LIVE from NYPL: A Celebration of The Paris Review : Salman Rushdie, Philip Gourevitch and Miranda July with The Hungry March Band

Event Details

Come celebrate the roll-out of the first issue! It's taller, it's trimmer, its shoulders are broader-- The Paris Review , long the heavyweight champion of literary magazines, has been redesigned and revitalized for the new century under the editorship of Philip Gourevitch. Gourevitch will join LIVE from the NYPL for an evening of conversation with, and reading by, Salman Rushdie, subject of the Art of Fiction interview in the current issue of The Paris Review, and Miranda July, contributor to The Paris Review Book of People with Problems published by Picador.

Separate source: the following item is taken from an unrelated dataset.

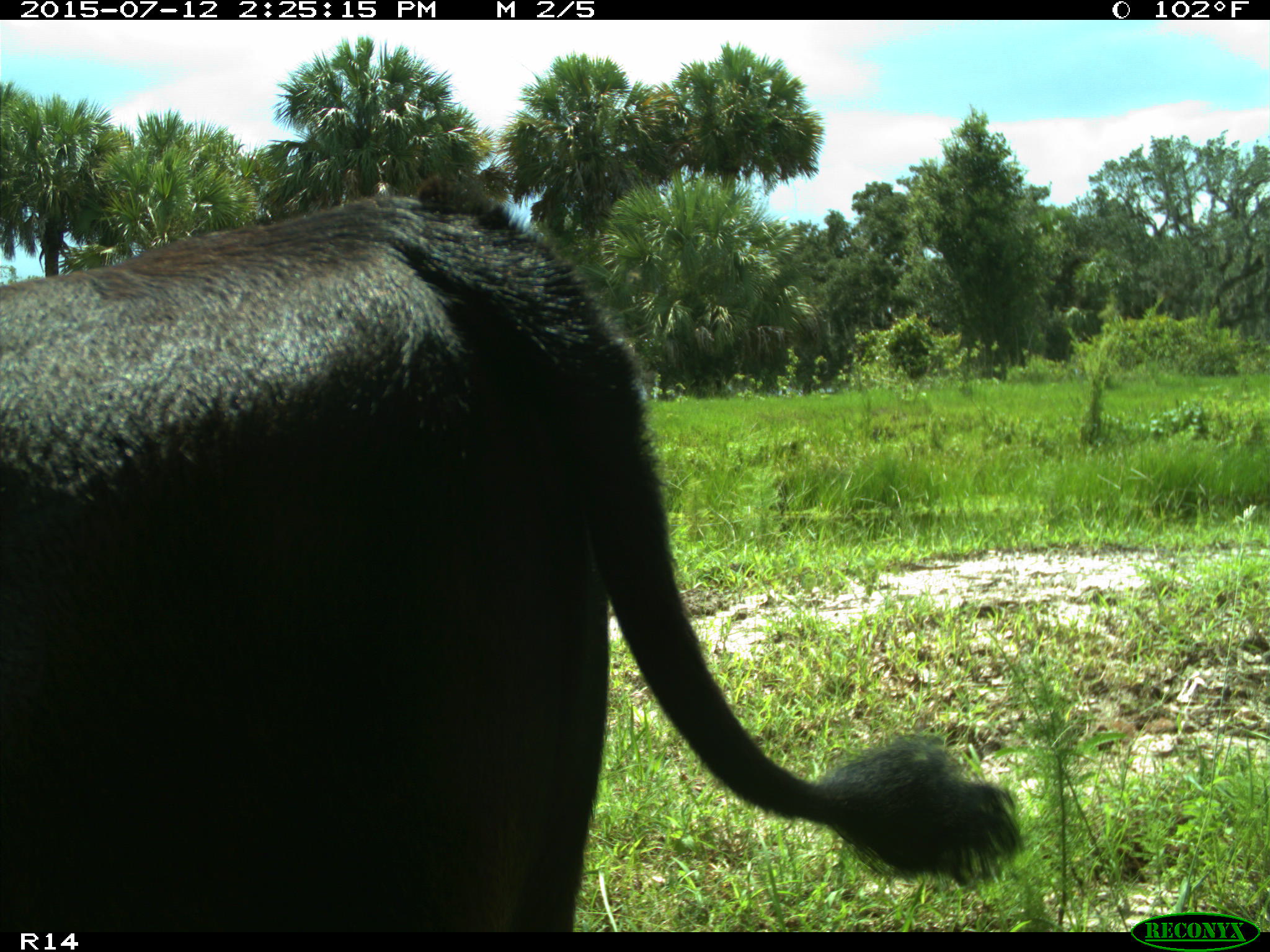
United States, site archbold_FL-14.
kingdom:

And in keeping with the magazine's late editor George Plimpton's taste for high kicking can-can dancers, The Paris Review and LIVE from the NYPL crowd will be joined at 6:30 pm by The Hungry March Band!

Co-presented with The Paris Review and Picador.

About Salman Rushdie:

Salman Rushdie's most recent book is Shalimar the Clown. He has written eight previous novels ? Grimus, Midnight's Children (for which he won the Booker Prize and the ?Booker of Bookers?), Shame, The Satanic Verses, Haroun and the Sea of Stories, The Moor's Last Sigh, The Ground Beneath Her Feet, and Fury and one collection of short stories, East, West. He has also published five works of nonfiction: The Jaguar Smile, Imaginary Homelands, The Wizard of Oz, Mirrorwork, and Step Across This Line. He has served as honorary Vice-President, Member Trustee-at-Large, and now President of PEN American Center. He was also a founder and first President of the International Parliament of Writers.

About Philip Gourevitch:

Philip Gourevitch is editor of The Paris Review and a well-known author and long-time staff writer of The New Yorker. His book, We Wish To Inform You That Tomorrow We Will Be Killed With Our Families: Stories from Rwanda has won numerous prizes, including a National Book Critics Circle Award, a Los Angeles Times Book Prize, a George Polk Book Award, and in Britain, the Guardian First Book Award. His book, A Cold Case, is being adapted for the screen by Tom Hanks and Universal Pictures. His books have appeared in translation in ten languages.

About Miranda July:

Miranda July makes movies, performances, recordings and combinations of these things. Her work has appeared at the Museum of Modern Art, the Guggenheim Museum, The Kitchen, the 2002 and 2004 Whitney Biennials, and the Institute of Contemporary Art in London. July's stories have been published in The Paris Review and The Harvard Review and her radio performances can be heard regularly on NPR's The Next Big Thing. July's first feature-length film, Me and You and Everyone We Know received a special jury prize at the 2005 Sundance Film Festival and was awarded the Camera d'Or at the Cannes Film Festival. Her story "Birthmark" is included in The Paris Review book of People with Problems just out from Picador (2005).

About The Hungry Band:

The HMB is a 25-piece Brass March Band based in Brooklyn. They are a community-based group with a membership as diverse as the music they play. Their musical repertoire consists of original compositions written by band members as well as songs from New Orleans street bands, European brass traditions, Gypsy/Roma classics, wedding brass bands from India, and the jazz world. The band is an ever evolving musical experiment influenced and inspired from Brooklyn's backyard with Latin flavor, Klezmer sounds, polish jigs, punk rock noise, hip hop beats and music of the streets. A blazing parade of flesh, blood, steel, brass and wood, The Hungry March Band is the music of the people!